-- begin Extract to read --

Example word learning trial with test-grid shown to participants. Figure created by the author as an illustrative adaptation of the paradigm in [14–16]; not reproduced from the original.

https://doi.org/10.1371/journal.pone.0327615.g001

The contextual grounding for this task is that participants are interacting with an alien puppet, ostensibly a monolingual speaker of “alien puppet talk.” On each trial, participants are presented with one or several training objects below the test-grid along with an accompanying monosyllabic nonce-word label. For instance, a participant may be shown a picture of a dalmatian with the label “fep” and asked to pick out all the other “feps” for the puppet from the simultaneously displayed test-grid. This paradigm was originally established by XT but has been replicated and extended several times. This includes investigating the effects of distributional structure of stimuli [58] and the role of prior vocabulary knowledge in generalization [59]. These general findings are consistent regardless of whether participants are 3-4 year old children or adults [14] and whether stimuli consist of photos of naturally occurring objects or artificially created patterns [58].

The nature of the timing with which items are presented to learners plays a material role in the outcome of learning as we will see. Adapting terminology from [15] these frameworks are “simultaneous presentation”, in which all training objects are displayed simultaneously directly underneath the test-grid. And “sequential presentation”, in which the training objects are displayed in slightly different locations across very close, yet disjoint times: i.e. the first exemplar is presented at the bottom left for a second and then removed (displaying nothing for a second), then the second exemplar is presented at the bottom middle for a second and removed (again displaying nothing for a second), and then the third exemplar is presented at the bottom right for a second and removed. This sequence is repeated in full two times before the test set is displayed, for a total of six seconds of study time. Once the test set comes up, the training display continues to loop through until the participant has finished that trial. To be clear, the set of exemplars seen by participants in training are held constant between these two conditions of presentation-style. The difference is in the manner in which the training items are encountered—either all at once, or cyclically, one at a time.

-- end Extract to read --

- [Set exercise A]
Transcribe everything in the word-learning passage from "Example word learning" down to "from the original.".
- [Set exercise B]
Answer these questions using the word-learning passage:
(i) In the example trial, what label accompanies the picture of a dalmatian?
(ii) In simultaneous presentation, where are the training objects displayed?
(iii) In sequential presentation, how many seconds of study time are there in total before the test set is displayed?

-- begin Extracted data --

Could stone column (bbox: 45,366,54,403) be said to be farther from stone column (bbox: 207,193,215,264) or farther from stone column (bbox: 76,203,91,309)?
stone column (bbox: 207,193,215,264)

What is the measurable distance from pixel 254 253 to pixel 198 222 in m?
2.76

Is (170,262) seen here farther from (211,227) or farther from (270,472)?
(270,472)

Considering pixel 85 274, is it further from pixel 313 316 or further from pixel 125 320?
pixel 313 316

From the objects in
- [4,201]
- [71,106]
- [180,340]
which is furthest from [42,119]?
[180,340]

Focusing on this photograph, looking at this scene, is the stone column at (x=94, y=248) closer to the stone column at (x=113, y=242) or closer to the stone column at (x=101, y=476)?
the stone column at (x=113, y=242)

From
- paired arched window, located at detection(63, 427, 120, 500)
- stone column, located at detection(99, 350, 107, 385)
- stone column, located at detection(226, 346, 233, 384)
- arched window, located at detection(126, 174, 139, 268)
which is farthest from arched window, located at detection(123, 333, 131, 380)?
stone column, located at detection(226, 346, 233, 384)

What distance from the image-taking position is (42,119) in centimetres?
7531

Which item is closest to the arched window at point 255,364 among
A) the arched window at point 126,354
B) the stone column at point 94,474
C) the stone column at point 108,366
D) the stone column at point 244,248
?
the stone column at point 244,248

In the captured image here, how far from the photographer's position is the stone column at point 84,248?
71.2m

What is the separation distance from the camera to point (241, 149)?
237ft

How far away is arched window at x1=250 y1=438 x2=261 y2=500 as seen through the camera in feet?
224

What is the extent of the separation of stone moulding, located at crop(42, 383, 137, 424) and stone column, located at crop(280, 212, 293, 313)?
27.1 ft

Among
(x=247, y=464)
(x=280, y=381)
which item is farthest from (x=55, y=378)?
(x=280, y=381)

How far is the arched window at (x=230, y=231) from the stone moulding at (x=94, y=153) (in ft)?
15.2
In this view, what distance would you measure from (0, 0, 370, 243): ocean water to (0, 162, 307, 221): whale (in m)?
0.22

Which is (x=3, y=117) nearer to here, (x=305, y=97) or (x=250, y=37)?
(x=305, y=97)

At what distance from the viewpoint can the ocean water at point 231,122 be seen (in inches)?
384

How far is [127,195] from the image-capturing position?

-- end Extracted data --

- [Problem solution A]
Example word learning trial with test-grid shown to participants. Figure created by the author as an illustrative adaptation of the paradigm in [14–16]; not reproduced from the original.

- [Problem solution B]
(i) "fep"
(ii) Directly underneath the test-grid.
(iii) Six seconds.